Abandoned mine drainage (AMD) in Pennsylvania pollutes 5,000 km of streams. Passive systems that remediate AMD can include settling ponds, vertical flow ponds, limestone beds, and wetlands that are designed to increase the pH and precipitate metals onsite, preventing metals from entering the watershed. High levels of iron (Fe) present in AMD cause staining, damage water infrastructure, can be toxic, is associated with an increased infection risk, and may lead to cancer. Passive remediation systems are naturally colonized by native microbes that can impact the remediation within these systems. In acidic AMD, iron oxidation from soluble Fe(II) to precipitated Fe(III) is mainly mediated by microbes.
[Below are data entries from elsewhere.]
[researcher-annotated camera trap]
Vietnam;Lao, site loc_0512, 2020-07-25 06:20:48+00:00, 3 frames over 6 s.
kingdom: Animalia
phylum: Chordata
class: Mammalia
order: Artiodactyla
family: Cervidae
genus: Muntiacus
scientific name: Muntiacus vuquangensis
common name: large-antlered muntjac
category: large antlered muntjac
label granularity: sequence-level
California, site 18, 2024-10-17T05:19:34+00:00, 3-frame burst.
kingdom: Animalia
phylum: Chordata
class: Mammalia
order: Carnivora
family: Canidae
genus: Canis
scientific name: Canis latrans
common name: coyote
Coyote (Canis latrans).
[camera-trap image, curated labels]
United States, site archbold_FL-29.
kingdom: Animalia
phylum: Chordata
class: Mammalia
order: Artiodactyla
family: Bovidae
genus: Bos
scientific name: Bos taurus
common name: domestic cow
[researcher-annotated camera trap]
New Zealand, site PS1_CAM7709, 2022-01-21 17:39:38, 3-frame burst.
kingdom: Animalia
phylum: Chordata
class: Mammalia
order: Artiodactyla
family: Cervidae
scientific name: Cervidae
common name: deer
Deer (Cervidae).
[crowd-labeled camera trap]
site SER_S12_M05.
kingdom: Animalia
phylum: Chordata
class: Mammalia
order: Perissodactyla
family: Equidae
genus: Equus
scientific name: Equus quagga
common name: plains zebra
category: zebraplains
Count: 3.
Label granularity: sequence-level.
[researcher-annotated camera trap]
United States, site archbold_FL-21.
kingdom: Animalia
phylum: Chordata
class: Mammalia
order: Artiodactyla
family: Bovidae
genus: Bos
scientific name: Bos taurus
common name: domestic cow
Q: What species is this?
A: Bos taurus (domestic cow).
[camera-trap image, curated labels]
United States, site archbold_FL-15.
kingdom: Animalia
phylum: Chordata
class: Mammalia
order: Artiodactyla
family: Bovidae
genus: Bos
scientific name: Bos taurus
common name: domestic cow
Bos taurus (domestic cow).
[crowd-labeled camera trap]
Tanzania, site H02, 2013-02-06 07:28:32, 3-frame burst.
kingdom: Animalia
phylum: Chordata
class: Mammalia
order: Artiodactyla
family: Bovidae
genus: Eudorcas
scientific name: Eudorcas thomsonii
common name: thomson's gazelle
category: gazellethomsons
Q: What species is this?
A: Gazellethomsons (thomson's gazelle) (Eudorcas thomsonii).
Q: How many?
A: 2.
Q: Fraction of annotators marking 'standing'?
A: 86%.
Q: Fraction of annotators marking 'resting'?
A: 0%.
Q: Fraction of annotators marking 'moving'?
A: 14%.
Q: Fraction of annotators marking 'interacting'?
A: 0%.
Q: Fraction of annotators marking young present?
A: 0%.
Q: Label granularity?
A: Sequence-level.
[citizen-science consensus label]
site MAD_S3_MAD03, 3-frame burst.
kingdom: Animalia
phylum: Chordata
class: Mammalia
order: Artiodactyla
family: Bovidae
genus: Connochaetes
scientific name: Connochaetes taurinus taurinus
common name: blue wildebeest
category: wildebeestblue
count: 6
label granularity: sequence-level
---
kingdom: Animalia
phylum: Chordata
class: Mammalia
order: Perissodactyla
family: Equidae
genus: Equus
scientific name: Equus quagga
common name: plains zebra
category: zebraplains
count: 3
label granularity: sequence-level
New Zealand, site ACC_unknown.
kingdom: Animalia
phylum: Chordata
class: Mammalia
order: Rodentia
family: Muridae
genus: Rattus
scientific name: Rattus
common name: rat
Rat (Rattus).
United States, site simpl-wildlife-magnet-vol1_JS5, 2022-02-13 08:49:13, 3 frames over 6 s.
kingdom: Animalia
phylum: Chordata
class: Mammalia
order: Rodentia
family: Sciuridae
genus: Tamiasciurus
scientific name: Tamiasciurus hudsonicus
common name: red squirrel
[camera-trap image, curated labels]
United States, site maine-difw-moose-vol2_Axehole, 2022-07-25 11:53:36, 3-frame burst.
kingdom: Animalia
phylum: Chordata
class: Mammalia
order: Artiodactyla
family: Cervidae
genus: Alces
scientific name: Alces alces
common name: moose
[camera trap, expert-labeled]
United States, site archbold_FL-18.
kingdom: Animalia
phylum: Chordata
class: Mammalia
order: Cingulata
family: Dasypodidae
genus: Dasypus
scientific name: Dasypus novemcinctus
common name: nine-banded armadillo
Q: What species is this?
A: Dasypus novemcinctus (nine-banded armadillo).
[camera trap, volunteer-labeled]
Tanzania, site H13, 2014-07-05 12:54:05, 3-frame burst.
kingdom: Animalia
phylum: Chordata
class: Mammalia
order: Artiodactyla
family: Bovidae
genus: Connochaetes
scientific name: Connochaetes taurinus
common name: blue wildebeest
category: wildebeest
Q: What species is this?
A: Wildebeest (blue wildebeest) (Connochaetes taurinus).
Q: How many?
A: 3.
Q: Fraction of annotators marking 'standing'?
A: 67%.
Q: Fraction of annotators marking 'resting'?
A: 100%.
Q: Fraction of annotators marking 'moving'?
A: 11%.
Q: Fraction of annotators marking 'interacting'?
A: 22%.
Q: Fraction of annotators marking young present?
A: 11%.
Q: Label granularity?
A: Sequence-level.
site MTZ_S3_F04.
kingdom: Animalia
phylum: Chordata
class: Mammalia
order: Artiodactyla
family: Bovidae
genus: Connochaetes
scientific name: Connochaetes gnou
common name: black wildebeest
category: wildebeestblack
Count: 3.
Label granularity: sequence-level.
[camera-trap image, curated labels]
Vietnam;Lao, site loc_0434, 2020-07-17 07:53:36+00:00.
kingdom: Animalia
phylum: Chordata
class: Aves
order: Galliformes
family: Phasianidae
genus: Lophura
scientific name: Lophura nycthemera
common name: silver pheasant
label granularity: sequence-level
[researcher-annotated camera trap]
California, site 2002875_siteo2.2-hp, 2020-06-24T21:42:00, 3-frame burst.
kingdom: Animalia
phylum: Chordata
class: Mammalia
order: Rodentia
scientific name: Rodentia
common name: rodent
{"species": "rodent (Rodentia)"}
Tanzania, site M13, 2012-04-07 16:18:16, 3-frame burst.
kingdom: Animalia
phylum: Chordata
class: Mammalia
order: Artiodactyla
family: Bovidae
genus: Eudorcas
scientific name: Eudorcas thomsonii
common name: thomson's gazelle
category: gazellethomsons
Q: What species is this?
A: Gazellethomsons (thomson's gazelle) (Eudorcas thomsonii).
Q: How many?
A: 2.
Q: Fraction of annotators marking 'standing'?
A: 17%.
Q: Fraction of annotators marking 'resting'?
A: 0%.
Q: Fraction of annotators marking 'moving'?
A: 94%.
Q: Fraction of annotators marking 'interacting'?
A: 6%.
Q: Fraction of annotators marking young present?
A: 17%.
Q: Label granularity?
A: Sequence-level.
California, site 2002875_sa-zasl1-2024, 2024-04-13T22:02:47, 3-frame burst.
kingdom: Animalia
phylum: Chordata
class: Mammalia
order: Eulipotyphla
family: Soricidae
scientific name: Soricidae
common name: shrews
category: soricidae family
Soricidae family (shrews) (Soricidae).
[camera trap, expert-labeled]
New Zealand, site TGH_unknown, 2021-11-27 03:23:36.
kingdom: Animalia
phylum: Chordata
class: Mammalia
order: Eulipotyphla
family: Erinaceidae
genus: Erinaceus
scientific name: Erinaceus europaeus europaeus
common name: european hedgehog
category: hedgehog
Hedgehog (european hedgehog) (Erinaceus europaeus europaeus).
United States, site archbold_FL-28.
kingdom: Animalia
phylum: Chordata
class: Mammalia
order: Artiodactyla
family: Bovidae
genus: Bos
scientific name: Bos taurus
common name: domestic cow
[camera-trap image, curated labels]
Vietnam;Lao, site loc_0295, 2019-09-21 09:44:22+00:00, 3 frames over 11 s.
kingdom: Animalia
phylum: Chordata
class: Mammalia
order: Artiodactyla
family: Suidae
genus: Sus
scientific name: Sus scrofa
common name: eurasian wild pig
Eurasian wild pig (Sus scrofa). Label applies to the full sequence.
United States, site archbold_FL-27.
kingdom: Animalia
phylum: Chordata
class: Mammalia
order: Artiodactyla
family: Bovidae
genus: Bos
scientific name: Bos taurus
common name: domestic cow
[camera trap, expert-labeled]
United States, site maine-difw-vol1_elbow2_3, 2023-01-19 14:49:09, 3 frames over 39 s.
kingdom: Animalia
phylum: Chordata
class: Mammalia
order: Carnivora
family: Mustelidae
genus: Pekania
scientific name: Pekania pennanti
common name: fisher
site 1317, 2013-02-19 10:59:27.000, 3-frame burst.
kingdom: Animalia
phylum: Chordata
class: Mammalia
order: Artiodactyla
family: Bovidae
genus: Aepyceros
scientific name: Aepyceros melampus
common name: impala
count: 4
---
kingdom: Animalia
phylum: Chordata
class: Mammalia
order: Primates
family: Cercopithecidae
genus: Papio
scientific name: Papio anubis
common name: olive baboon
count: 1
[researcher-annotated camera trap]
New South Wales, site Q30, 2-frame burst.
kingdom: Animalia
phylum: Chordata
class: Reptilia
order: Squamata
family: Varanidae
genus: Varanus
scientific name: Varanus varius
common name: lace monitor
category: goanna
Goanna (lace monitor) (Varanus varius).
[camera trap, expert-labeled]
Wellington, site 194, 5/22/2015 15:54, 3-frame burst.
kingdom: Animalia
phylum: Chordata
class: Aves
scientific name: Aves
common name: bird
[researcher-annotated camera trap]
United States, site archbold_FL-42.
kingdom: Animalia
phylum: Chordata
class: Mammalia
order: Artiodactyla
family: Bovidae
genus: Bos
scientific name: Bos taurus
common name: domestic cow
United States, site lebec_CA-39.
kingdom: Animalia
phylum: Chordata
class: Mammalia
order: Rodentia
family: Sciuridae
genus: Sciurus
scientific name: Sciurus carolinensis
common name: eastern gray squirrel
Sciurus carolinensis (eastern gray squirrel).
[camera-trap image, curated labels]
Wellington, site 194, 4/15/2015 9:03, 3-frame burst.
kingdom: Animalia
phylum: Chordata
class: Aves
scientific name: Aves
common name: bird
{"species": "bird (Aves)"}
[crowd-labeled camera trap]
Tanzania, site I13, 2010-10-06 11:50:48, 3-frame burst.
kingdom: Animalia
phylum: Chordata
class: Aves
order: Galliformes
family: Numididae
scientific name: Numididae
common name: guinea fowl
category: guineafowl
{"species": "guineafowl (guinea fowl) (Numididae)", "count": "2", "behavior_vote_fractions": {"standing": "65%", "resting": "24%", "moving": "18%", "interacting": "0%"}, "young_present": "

Within the acidic Boyce Park passive remediation system, we have isolated Paraburkholderia sp. AV18 that reduces nitrate to nitrite, followed by geochemical iron oxidation. Paraburkholderia sp. AV18 encodes periplasmic nitrate reductase, napA, in its genome that was used to develop novel primers to detect the expression of napA during nitrate reduction through reverse transcriptase PCR (RT-PCR). Understanding the microbial mechanism and genes involved in nitrate reduction coupled with indirect iron oxidation will allow us to determine the extent that nitrate reduction contributes to iron remediation by determining the abundance and expression of these microbes and their metabolic genes within the system.